▶ **Article**
-=-=-

RE: U.S. Equity Market Structure Part I: A Review of the ...
6/26/2017
Chairman Jeb Hensarling Financial Services Committee 2129 Rayburn HOB Washington, DC 20515 VIA EMAIL
RE: U.S. Equity Market Structure Part I: A Review of the Evolution of Today's Equity Market Structure and How We Got Here, Tuesday, June 27, 2017
Honorable Chair Hensarling, Chairman Huizenga, Ranking Member Waters and Ranking Member Maloney,
It is a privilege to provide testimony on the state of U.S. capital markets from the perspective of the public companies whose shares trade every day in the markets here, and thank you for the opportunity.
ModernIR is a financial technology firm and the largest provider of next-generation market intelligence to publicly traded companies. For more than twelve years we've used proprietary software, algorithms and mathematical models to translate trade-execution data in context of market rules into discrete price-setting market behaviors. Our objective is to help clients understand and measure the modern U.S. equity market.
Since we're not traders, investors or market operators we have a unique perspective. Public companies ought to know where their shares are trading, who's trading them, and who owns them. These expectations are nearly impossible to meet today because regulations have not kept pace with market evolution. We will describe structural flaws in today's stock market and offer three simple actions Congress could take or spearhead that would improve conditions for public companies and their investors.

-=-=-

▶ **Extracted entries**

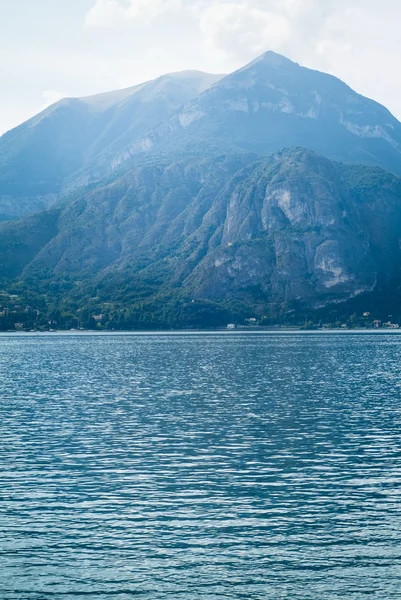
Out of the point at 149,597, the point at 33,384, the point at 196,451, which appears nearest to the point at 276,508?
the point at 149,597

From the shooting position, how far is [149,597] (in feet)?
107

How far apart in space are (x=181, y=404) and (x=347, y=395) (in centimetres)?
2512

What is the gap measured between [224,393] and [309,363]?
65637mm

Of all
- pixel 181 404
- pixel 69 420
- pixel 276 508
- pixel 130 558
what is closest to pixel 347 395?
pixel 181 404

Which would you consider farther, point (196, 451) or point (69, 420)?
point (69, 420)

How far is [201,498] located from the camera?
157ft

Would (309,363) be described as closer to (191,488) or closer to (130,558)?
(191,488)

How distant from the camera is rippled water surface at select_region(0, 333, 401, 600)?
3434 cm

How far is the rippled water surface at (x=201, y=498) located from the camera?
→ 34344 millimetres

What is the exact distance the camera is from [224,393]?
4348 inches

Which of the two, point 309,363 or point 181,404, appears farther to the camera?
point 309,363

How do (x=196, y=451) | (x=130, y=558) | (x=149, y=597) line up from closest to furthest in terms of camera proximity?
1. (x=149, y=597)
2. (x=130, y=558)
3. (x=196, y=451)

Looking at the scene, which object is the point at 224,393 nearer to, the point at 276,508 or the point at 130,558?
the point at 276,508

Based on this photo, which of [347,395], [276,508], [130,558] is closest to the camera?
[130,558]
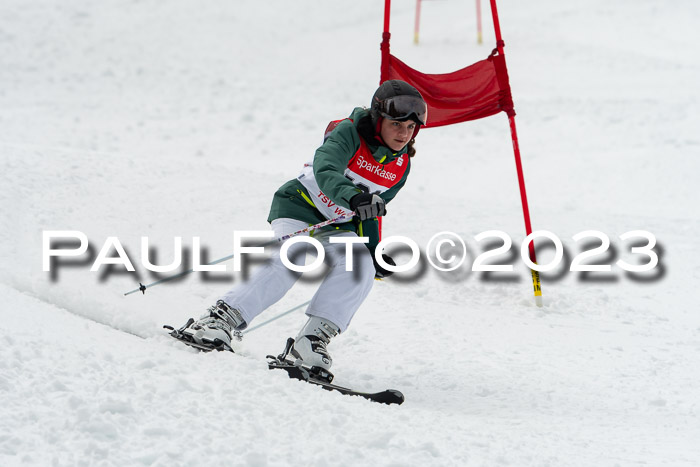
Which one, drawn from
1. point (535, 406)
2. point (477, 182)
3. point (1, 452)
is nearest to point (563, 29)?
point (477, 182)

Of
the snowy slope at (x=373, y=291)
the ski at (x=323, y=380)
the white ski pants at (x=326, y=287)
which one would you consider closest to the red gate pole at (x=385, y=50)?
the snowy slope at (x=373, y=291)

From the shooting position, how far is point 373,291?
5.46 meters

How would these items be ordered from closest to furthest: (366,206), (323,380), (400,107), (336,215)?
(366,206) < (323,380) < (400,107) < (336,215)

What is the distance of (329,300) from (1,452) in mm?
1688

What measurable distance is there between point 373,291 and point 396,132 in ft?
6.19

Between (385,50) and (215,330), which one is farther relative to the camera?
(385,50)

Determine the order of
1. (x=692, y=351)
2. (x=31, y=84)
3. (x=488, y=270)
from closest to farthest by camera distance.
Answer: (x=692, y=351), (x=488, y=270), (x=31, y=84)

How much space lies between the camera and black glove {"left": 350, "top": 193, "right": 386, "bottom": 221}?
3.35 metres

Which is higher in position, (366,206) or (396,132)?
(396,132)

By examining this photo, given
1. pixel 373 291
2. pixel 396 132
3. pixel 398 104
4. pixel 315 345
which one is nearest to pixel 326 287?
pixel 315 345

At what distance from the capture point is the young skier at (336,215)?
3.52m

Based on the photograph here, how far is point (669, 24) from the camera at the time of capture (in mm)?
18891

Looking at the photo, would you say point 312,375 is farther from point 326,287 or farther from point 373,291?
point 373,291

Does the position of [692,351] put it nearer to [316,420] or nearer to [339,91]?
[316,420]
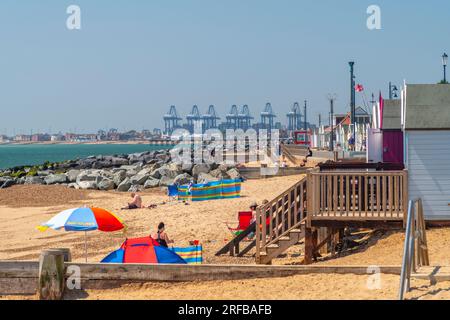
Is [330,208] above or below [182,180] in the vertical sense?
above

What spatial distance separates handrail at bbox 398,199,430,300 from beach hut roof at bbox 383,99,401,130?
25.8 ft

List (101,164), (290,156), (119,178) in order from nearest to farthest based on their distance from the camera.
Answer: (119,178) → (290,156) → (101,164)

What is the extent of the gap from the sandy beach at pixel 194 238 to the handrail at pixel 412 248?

-=-=-

▶ **Tasks to carry out**
(1) Reproduce the passage of the market structure testimony between "ModernIR is a" and "U.S. equity market.", inclusive, substituting "order-flow data" for "trade-execution data".
(2) Extend the equity market structure testimony past its final sentence.

▶ **Answers by task**
(1)
ModernIR is a financial technology firm and the largest provider of next-generation market intelligence to publicly traded companies. For more than twelve years we've used proprietary software, algorithms and mathematical models to translate order-flow data in context of market rules into discrete price-setting market behaviors. Our objective is to help clients understand and measure the modern U.S. equity market.

(2)
The Securities Exchange Act (SEA) enacted in 1934 and amended numerous times since expressly forbids discrimination against any stock-exchange constituency including by name issuers. Yet issuers are excluded from rulemaking processes and oversight for the market they depend on to raise capital.
The SEA obligates issuers to follow a set of disclosure rules, and the terms describing them ? 10K, 10Q ? reflect sections of the SEA. Yet public companies struggle to consistently know where their shares trade, who trades them, who owns them, or who is short their shares. The principal investment-disclosure document, Form 13F ? which stands for section 13F of the SEA ? is 42 years old and requires investors, albeit with a range of exceptions, to report shares they own 45 days after the end of each calendar quarter.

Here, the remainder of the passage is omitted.